> _PROBLEM DETAILS_
Copy out every one of the following records word for word, keeping each line unchanged.

> _DATASET RECORDS_
Begin

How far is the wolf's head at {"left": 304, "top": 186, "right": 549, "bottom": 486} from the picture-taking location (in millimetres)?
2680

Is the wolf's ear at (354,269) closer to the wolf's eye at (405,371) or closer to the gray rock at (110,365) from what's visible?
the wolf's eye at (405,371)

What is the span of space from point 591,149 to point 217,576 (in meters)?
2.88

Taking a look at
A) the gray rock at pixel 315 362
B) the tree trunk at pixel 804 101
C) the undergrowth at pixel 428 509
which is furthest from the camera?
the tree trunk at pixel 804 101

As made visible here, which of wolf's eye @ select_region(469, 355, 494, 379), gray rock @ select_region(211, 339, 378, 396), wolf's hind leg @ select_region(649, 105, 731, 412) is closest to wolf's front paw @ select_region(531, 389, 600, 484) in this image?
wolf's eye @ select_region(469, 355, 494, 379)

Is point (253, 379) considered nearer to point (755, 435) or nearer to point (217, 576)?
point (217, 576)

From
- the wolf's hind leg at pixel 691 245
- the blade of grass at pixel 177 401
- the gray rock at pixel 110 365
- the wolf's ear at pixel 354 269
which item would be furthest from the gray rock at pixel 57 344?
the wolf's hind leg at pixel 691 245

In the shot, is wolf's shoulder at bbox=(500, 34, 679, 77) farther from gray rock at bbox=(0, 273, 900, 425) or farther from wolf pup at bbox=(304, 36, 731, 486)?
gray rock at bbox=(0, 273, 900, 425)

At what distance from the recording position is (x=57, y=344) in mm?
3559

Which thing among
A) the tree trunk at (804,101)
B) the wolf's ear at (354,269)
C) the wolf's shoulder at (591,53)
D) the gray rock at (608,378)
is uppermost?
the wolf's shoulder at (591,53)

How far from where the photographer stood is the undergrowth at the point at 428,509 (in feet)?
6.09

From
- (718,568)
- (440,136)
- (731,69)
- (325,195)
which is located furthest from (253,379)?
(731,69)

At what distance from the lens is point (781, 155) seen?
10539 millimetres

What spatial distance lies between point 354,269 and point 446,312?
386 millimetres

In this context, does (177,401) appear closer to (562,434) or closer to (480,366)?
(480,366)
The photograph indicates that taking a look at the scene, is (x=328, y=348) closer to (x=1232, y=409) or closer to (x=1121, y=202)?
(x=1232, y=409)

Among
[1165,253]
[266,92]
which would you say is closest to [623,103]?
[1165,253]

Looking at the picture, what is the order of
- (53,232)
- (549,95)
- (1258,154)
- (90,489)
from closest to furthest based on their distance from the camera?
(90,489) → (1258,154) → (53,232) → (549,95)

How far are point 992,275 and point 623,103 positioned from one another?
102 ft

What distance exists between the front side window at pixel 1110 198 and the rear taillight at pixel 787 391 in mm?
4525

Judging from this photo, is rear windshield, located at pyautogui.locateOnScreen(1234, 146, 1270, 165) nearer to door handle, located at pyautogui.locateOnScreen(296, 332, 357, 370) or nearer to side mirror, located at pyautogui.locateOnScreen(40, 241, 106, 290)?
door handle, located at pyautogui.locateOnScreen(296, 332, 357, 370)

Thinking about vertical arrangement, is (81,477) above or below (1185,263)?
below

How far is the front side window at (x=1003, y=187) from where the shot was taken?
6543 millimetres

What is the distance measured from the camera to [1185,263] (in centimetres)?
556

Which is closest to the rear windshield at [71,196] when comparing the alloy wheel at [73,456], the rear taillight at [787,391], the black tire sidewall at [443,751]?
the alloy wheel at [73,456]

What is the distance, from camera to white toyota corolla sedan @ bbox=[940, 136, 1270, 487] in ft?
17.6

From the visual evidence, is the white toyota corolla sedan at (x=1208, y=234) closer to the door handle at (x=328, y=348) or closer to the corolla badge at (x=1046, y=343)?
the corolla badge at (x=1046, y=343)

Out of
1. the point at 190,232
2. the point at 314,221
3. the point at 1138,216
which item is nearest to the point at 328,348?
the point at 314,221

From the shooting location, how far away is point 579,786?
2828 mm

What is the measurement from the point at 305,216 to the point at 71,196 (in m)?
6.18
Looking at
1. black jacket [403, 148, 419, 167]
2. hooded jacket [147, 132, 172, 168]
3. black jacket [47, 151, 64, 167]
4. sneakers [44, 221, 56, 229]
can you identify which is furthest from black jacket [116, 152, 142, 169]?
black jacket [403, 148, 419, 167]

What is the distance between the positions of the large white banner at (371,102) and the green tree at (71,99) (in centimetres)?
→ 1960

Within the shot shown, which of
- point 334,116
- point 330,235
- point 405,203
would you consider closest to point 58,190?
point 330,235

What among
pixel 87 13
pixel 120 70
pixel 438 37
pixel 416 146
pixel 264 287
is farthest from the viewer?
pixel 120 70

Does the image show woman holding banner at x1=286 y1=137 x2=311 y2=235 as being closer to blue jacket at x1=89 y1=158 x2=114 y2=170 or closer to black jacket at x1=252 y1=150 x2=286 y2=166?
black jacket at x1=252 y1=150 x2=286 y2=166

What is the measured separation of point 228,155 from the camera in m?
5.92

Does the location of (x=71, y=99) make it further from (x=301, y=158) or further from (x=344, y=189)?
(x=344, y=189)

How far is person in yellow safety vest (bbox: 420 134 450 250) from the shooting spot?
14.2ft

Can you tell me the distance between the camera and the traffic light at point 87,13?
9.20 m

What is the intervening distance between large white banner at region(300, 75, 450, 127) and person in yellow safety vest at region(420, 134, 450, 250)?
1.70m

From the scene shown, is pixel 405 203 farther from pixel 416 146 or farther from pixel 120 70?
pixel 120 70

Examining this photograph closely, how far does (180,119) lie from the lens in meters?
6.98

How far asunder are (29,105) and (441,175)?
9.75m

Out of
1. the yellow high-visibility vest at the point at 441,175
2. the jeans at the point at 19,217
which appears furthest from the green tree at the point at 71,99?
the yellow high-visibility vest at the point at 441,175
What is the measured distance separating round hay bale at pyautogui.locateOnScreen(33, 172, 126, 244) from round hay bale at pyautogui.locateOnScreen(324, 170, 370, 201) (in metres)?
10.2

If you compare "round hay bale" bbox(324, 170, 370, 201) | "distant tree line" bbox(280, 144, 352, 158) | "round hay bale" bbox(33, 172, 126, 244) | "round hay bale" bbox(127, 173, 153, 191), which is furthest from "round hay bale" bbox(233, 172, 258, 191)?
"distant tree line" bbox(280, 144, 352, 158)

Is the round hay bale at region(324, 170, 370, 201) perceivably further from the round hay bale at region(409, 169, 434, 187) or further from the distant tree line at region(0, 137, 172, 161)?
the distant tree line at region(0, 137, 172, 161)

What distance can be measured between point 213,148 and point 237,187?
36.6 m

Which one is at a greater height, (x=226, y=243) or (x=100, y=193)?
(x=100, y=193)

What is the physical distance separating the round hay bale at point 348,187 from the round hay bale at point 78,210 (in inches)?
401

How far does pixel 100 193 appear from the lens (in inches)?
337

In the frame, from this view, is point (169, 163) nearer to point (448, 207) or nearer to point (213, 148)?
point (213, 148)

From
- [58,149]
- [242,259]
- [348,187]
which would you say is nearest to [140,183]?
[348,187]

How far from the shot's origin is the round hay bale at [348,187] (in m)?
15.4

End

> _COMPLETE RESPONSE_
How far is the wolf's head at {"left": 304, "top": 186, "right": 549, "bottom": 486} from the picture-taking location (in millimetres)?
2680

Is the wolf's ear at (354,269) closer to the wolf's eye at (405,371) or closer to the gray rock at (110,365) from what's visible?
the wolf's eye at (405,371)

What is the span of space from point 591,149 to point 217,576 (in meters)?
2.88

Taking a look at
A) the gray rock at pixel 315 362
B) the tree trunk at pixel 804 101
C) the undergrowth at pixel 428 509
which is furthest from the camera?
the tree trunk at pixel 804 101

As made visible here, which of wolf's eye @ select_region(469, 355, 494, 379), gray rock @ select_region(211, 339, 378, 396), wolf's hind leg @ select_region(649, 105, 731, 412) is closest to wolf's front paw @ select_region(531, 389, 600, 484) in this image?
wolf's eye @ select_region(469, 355, 494, 379)

Is point (253, 379) considered nearer to point (755, 435) or nearer to point (217, 576)?
point (217, 576)

From
- the wolf's hind leg at pixel 691 245
- the blade of grass at pixel 177 401
- the gray rock at pixel 110 365
- the wolf's ear at pixel 354 269
which item would be furthest from the gray rock at pixel 57 344?
the wolf's hind leg at pixel 691 245

In the shot, is wolf's shoulder at bbox=(500, 34, 679, 77) farther from gray rock at bbox=(0, 273, 900, 425) or farther from wolf pup at bbox=(304, 36, 731, 486)?
gray rock at bbox=(0, 273, 900, 425)

At what distance from the recording position is (x=57, y=344) in mm?
3559

Which thing among
A) the tree trunk at (804,101)
B) the wolf's ear at (354,269)
C) the wolf's shoulder at (591,53)
D) the gray rock at (608,378)
is uppermost?
the wolf's shoulder at (591,53)

How far from where the photographer stood is the undergrowth at the point at 428,509 (in feet)?
6.09

From
- (718,568)
- (440,136)
- (731,69)
- (325,195)
which is located furthest from (253,379)?
(731,69)

At what distance from the lens is point (781, 155) seen?
10539 millimetres

What spatial distance lies between point 354,269 and point 446,312?
386 millimetres

In this context, does (177,401) appear closer to (562,434) or closer to (480,366)?
(480,366)
The photograph indicates that taking a look at the scene, is (x=328, y=348) closer to (x=1232, y=409) or closer to (x=1121, y=202)?
(x=1232, y=409)

Among
[1165,253]
[266,92]
which would you say is closest to [623,103]?
[1165,253]

Looking at the picture, what is the order of
- (53,232)
- (549,95)
- (1258,154)
- (90,489)
from closest to furthest based on their distance from the camera?
(90,489) → (1258,154) → (53,232) → (549,95)

How far are point 992,275 and point 623,103 positioned from one another?
102 ft

What distance exists between the front side window at pixel 1110 198 and the rear taillight at pixel 787 391 in mm?
4525

Judging from this photo, is rear windshield, located at pyautogui.locateOnScreen(1234, 146, 1270, 165) nearer to door handle, located at pyautogui.locateOnScreen(296, 332, 357, 370) or nearer to side mirror, located at pyautogui.locateOnScreen(40, 241, 106, 290)?
door handle, located at pyautogui.locateOnScreen(296, 332, 357, 370)

Thinking about vertical arrangement, is (81,477) above or below (1185,263)?
below

How far is the front side window at (x=1003, y=187) from where the shot was taken?
6543 millimetres

What is the distance measured from the camera to [1185,263] (in centimetres)?
556

Which is closest to the rear windshield at [71,196] when comparing the alloy wheel at [73,456], the rear taillight at [787,391], the black tire sidewall at [443,751]?
the alloy wheel at [73,456]

What is the distance, from camera to white toyota corolla sedan @ bbox=[940, 136, 1270, 487] in ft?
17.6

From the visual evidence, is the white toyota corolla sedan at (x=1208, y=234) closer to the door handle at (x=328, y=348) or closer to the corolla badge at (x=1046, y=343)?
the corolla badge at (x=1046, y=343)

Out of
1. the point at 190,232
2. the point at 314,221
3. the point at 1138,216
which item is nearest to the point at 328,348?
the point at 314,221

From the shooting location, how far away is point 579,786?
2828 mm

What is the measurement from the point at 305,216 to the point at 71,196 (in m)?
6.18
Looking at
1. black jacket [403, 148, 419, 167]
2. hooded jacket [147, 132, 172, 168]
3. black jacket [47, 151, 64, 167]
4. sneakers [44, 221, 56, 229]
can you identify which is furthest from black jacket [116, 152, 142, 169]?
black jacket [403, 148, 419, 167]

What is the distance between the positions of the large white banner at (371,102) and the green tree at (71,99) (in centimetres)?
→ 1960

Within the shot shown, which of
- point 334,116
- point 330,235
- point 405,203
would you consider closest to point 58,190?
point 330,235

What among
pixel 87 13
pixel 120 70
pixel 438 37
pixel 416 146
pixel 264 287
is farthest from the viewer?
pixel 120 70

Does the image show woman holding banner at x1=286 y1=137 x2=311 y2=235 as being closer to blue jacket at x1=89 y1=158 x2=114 y2=170 or closer to black jacket at x1=252 y1=150 x2=286 y2=166?
black jacket at x1=252 y1=150 x2=286 y2=166

What is the measured separation of point 228,155 from the camera in m?
5.92

Does the location of (x=71, y=99) make it further from (x=301, y=158) or further from (x=344, y=189)?
(x=344, y=189)

How far is person in yellow safety vest (bbox: 420 134 450 250) from the shooting spot?
14.2ft

Can you tell me the distance between the camera and the traffic light at point 87,13?
9.20 m

What is the intervening distance between large white banner at region(300, 75, 450, 127) and person in yellow safety vest at region(420, 134, 450, 250)?
1.70m

From the scene shown, is pixel 405 203 farther from pixel 416 146 or farther from pixel 120 70?
pixel 120 70

Examining this photograph closely, how far does (180,119) lie from the lens in meters?
6.98

How far asunder are (29,105) and (441,175)?
9.75m

Out of
1. the yellow high-visibility vest at the point at 441,175
2. the jeans at the point at 19,217
which appears furthest from the green tree at the point at 71,99?
the yellow high-visibility vest at the point at 441,175
What is the measured distance separating round hay bale at pyautogui.locateOnScreen(33, 172, 126, 244) from round hay bale at pyautogui.locateOnScreen(324, 170, 370, 201) (in metres)?
10.2

If you compare "round hay bale" bbox(324, 170, 370, 201) | "distant tree line" bbox(280, 144, 352, 158) | "round hay bale" bbox(33, 172, 126, 244) | "round hay bale" bbox(127, 173, 153, 191), which is furthest from "round hay bale" bbox(233, 172, 258, 191)?
"distant tree line" bbox(280, 144, 352, 158)

Is the round hay bale at region(324, 170, 370, 201) perceivably further from the round hay bale at region(409, 169, 434, 187) or further from the distant tree line at region(0, 137, 172, 161)?
the distant tree line at region(0, 137, 172, 161)

What distance can be measured between point 213,148 and point 237,187?
36.6 m

Which one is at a greater height, (x=226, y=243) or (x=100, y=193)?
(x=100, y=193)

What is the physical distance separating the round hay bale at point 348,187 from the round hay bale at point 78,210 (in inches)?
401

How far does pixel 100 193 appear from the lens (in inches)?
337

In the frame, from this view, is point (169, 163) nearer to point (448, 207) or nearer to point (213, 148)?
point (213, 148)

From
- [58,149]
- [242,259]
- [348,187]
which would you say is nearest to [140,183]?
[348,187]

How far from the shot's origin is the round hay bale at [348,187] (in m)?
15.4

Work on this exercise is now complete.